Let's sum it up with this little piece of Mrs. Olinski's voice:
Mrs. Olinski gave up. Everyone believed that she could be wounded by the word cripple. She could never explain to Dr. Rohmer, nor would she try to, that the word itself does not hurt, but the manner of its delivery can. For all of his training, Dr. Rohmer would never believe that cripples themselves are a diverse group, and some make jokes. (2.10)
That little tag "and some make jokes" is mocking and dry (wry) but Mrs. Olinski isn't a meanie about it. She's gentle with Dr. Rohmer, refusing to puncture his ridiculous arrogance.
In fact, she's much more gracious to him than he is to her: He gives her a "capsule lecture" on what multiculturalism really means" (2.7), while she refrains from pointing out how stupid he looks when he insists on calling Julian a Native American. That's more restraint than we could have shown.

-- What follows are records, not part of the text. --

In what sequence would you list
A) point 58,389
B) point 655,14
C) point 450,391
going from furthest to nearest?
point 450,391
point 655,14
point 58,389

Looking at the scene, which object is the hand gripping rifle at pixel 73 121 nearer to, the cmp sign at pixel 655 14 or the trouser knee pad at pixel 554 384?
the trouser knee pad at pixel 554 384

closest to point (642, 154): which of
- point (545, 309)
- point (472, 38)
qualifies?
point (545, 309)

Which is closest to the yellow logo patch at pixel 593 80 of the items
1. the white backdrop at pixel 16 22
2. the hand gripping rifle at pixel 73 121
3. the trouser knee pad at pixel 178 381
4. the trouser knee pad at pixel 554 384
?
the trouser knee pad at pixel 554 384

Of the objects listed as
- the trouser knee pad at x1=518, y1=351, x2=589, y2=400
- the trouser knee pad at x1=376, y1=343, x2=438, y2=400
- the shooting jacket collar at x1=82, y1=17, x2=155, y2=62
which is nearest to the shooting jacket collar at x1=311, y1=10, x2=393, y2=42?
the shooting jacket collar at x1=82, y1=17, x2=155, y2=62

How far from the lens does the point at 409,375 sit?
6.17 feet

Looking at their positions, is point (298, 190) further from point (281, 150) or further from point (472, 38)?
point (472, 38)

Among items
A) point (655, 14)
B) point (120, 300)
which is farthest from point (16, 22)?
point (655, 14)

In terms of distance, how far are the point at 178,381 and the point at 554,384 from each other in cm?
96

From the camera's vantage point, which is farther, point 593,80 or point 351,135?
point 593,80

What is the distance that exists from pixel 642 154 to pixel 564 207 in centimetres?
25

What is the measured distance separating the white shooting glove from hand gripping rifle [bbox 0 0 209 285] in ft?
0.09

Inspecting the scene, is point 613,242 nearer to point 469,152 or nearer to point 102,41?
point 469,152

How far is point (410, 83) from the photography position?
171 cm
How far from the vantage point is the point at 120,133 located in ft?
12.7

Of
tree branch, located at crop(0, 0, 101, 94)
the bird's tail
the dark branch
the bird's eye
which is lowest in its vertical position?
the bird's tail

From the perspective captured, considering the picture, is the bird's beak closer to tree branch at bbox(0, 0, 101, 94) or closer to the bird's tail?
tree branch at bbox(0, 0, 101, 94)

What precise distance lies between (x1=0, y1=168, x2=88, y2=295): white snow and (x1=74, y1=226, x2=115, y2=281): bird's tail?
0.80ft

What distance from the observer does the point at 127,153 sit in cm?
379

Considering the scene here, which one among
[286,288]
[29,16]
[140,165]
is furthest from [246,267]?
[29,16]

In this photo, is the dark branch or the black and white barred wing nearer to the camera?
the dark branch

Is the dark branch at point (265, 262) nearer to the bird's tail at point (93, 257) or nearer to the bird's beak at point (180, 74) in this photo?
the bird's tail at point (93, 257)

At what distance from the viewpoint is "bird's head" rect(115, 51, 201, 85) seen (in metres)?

That attitude is typical of the book, not just Mrs. Olinski. The liberal sprinkling of phrases like "fact" and "indeed" make the book funny—not ROFL funny, maybe, but definitely light-hearted. And the moments that aren't funny, like the way the narrator talks about "time for hearts to skip" and moments "for joy to find its home" (10), are gentle, gracious, and even—yep—courteous.
In other words, the form (the gracious tone) fits the content (the message that we should all be a little more courteous). Match point, Konigsburg.